*Exercise:*
Copy, word for word, the lines of the listing below from the line with "QSE Constant Frequency Mode" up to and including the line with "How To Measure Granite Countertops". Drop the pictures.
• • • •
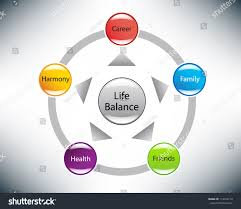 Life Career Strategic Life Balance Diagram Family Career Stock Illustration 19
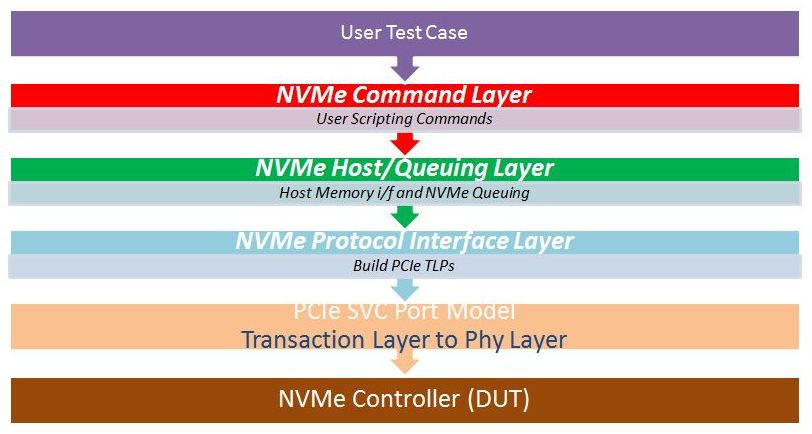 NVMe-layers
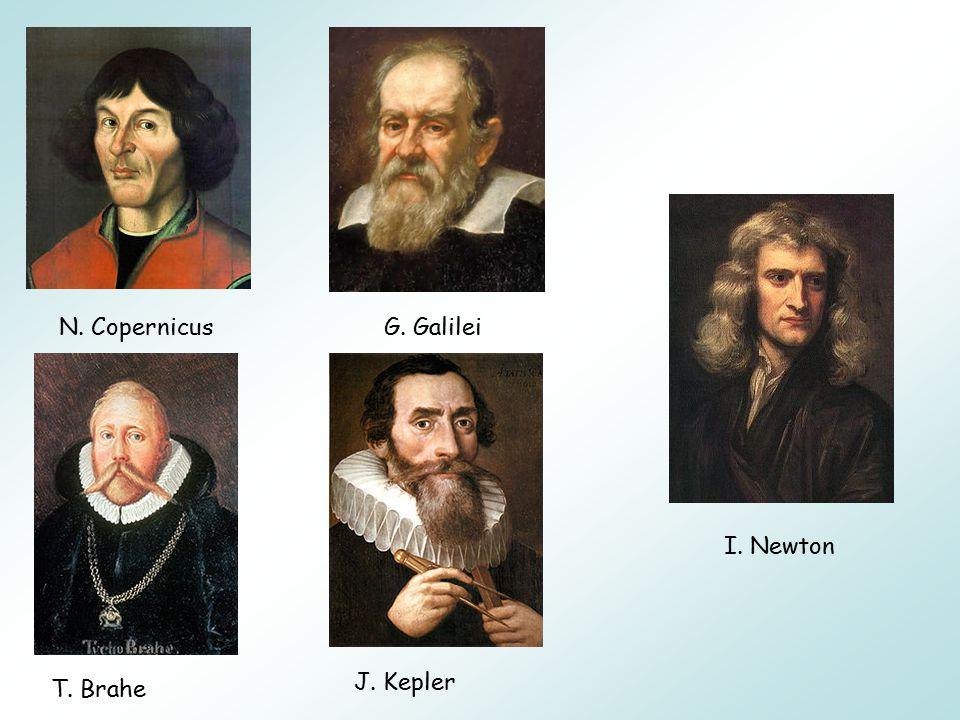 N. Copernicus G. Galilei I. Newton J. Kepler T. Brahe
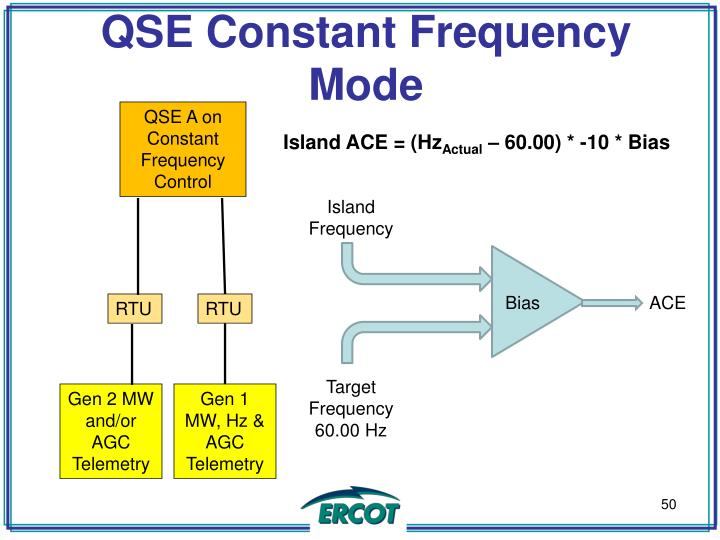 QSE Constant Frequency Mode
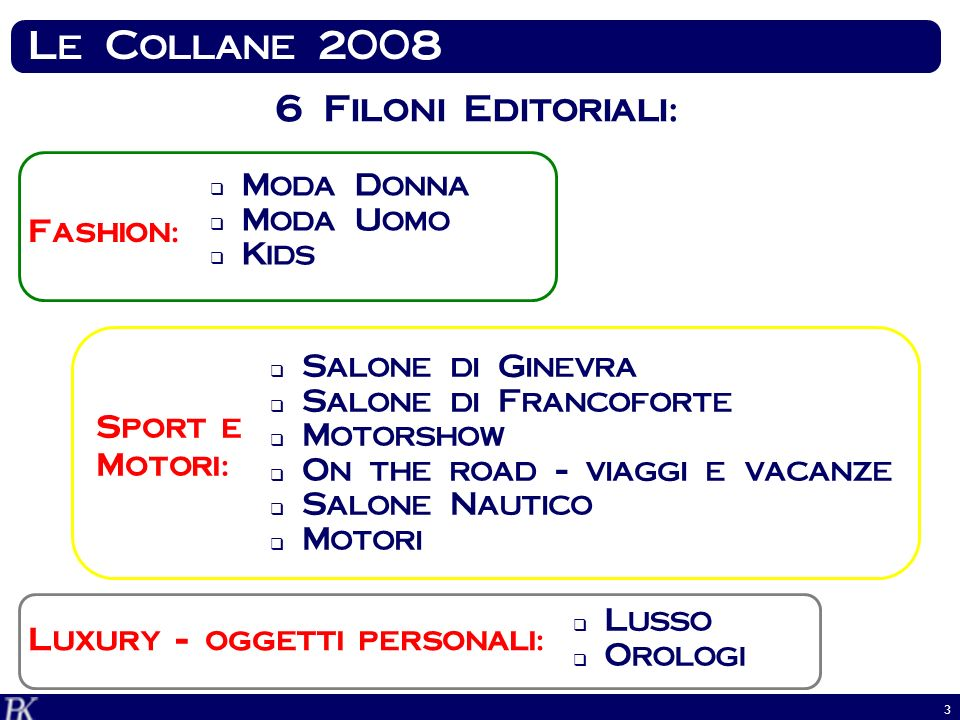 Le Collane 2008 6 Filoni Editoriali: Moda Donna Moda Uomo Kids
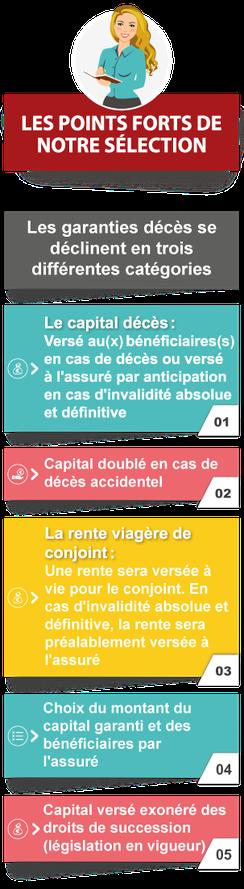 Points forts de l'assurance décès : Capital doublé en cas de décès accidentel,  capital versé exonéré des droits de succession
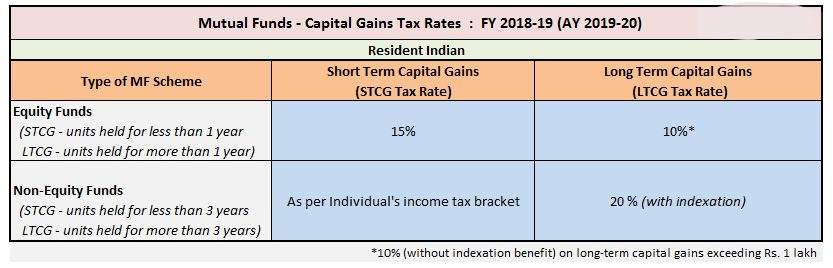 Impact of LTCG on Mutual fund Investments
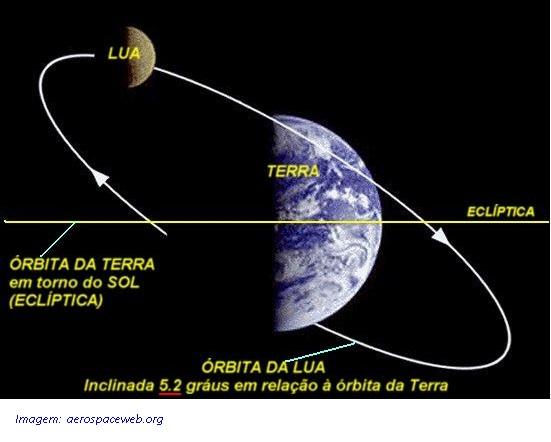 orbita_terra_lua_2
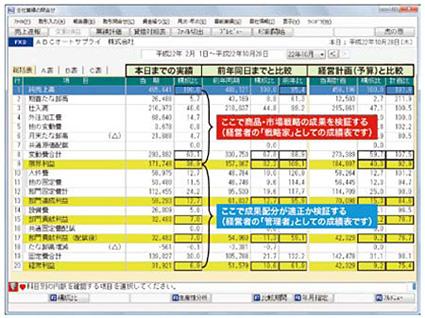 TKC戦略財務情報システム(FX2)「変動損益計算書」画面サンプル
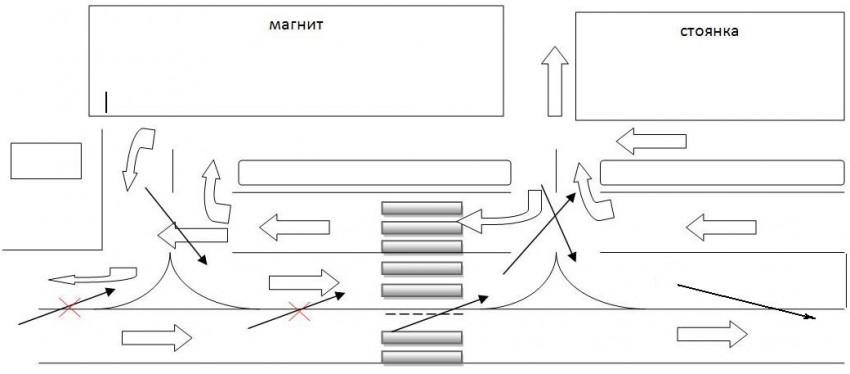 Актуальная схема движения у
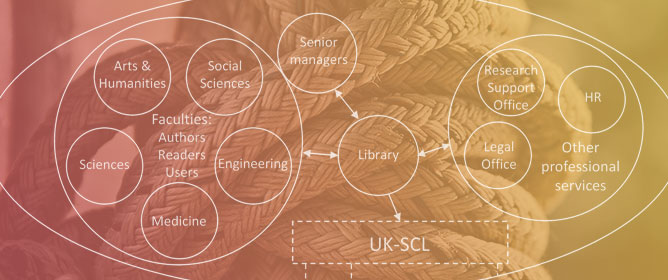 The UK Scholarly Communication Licence: Attempting to Cut through the Gordian Knot of the Complexities of Funder Mandates, Publisher Embargoes and Researcher Caution in Achieving Open Access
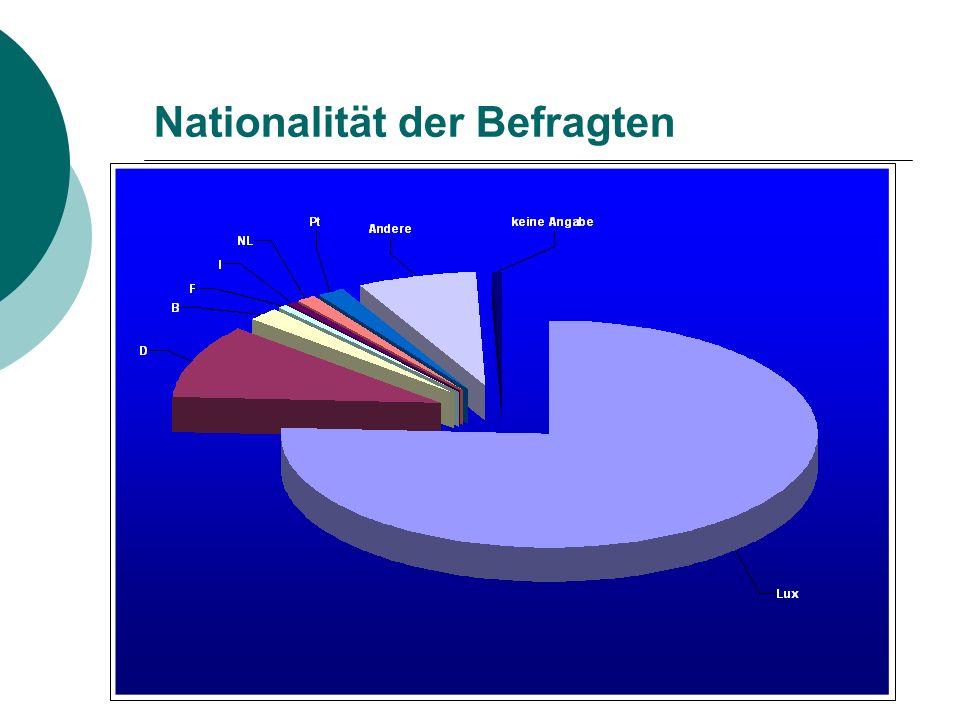 Nationalität der Befragten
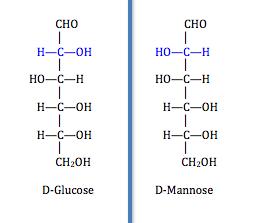 Příklad epimerů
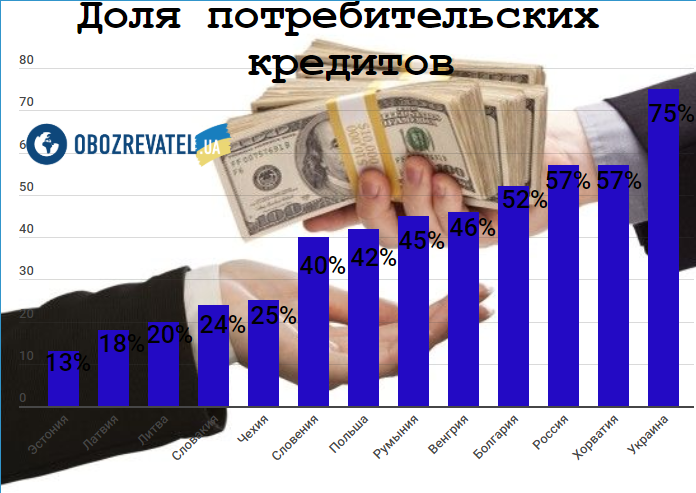 """Бум на кредиты """"до зарплаты"""" в Украине: что грозит"""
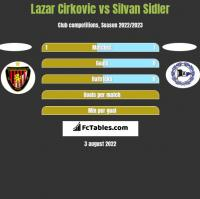 Lazar Cirkovic vs Silvan Sidler h2h player stats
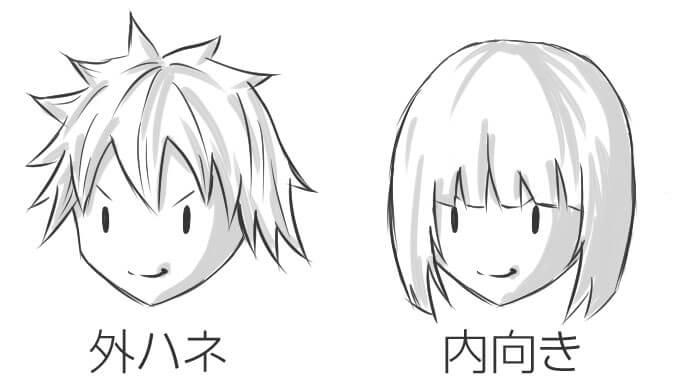 キャラの髪型による違い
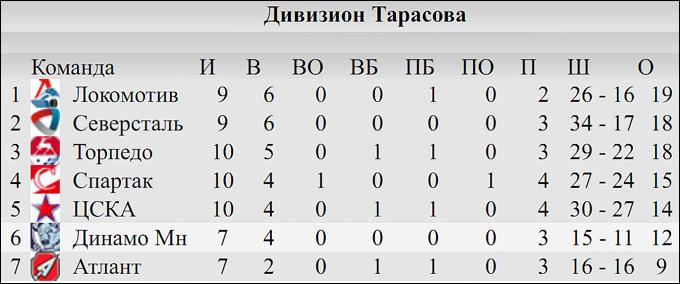 КХЛ. Итоги межсезонья. Запад. Дивизион Тарасова.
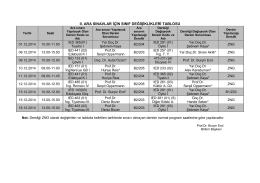 II. Ara Sınav için Sınıf Değişiklikleri Tablosu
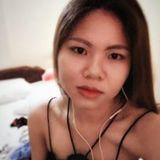 Sina Nguyen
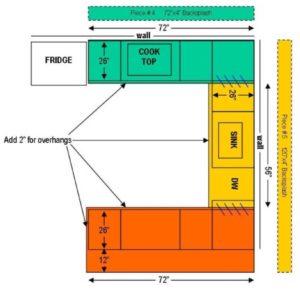 How To Measure Granite Countertops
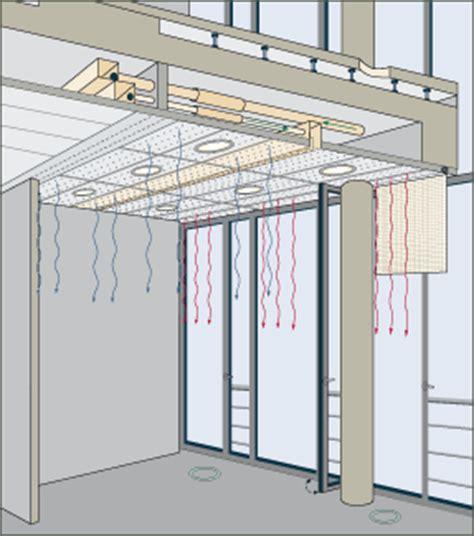 impianti di riscaldamento a soffitto schema impianto riscaldamento a soffitto fare di una mosca
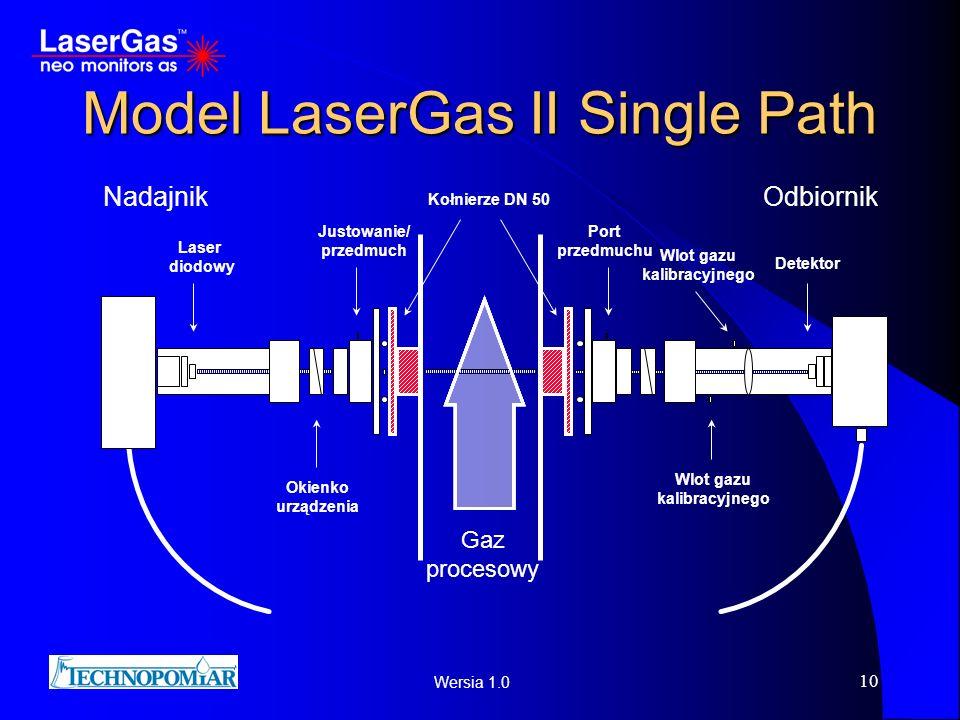 Wersia 1.0 10 Model LaserGas II Single Path Gaz procesowy Kołnierze DN 50 Justowanie/ przedmuch Nadajnik Laser diodowy Okienko urządzenia Port przedmu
• • • •
*Response below:*
 QSE Constant Frequency Mode
 Le Collane 2008 6 Filoni Editoriali: Moda Donna Moda Uomo Kids
 Points forts de l'assurance décès : Capital doublé en cas de décès accidentel,  capital versé exonéré des droits de succession
 Impact of LTCG on Mutual fund Investments
 orbita_terra_lua_2
 TKC戦略財務情報システム(FX2)「変動損益計算書」画面サンプル
 Актуальная схема движения у
 The UK Scholarly Communication Licence: Attempting to Cut through the Gordian Knot of the Complexities of Funder Mandates, Publisher Embargoes and Researcher Caution in Achieving Open Access
 Nationalität der Befragten
 Příklad epimerů
 """Бум на кредиты """"до зарплаты"""" в Украине: что грозит"""
 Lazar Cirkovic vs Silvan Sidler h2h player stats
 キャラの髪型による違い
 КХЛ. Итоги межсезонья. Запад. Дивизион Тарасова.
 II. Ara Sınav için Sınıf Değişiklikleri Tablosu
 Sina Nguyen
 How To Measure Granite Countertops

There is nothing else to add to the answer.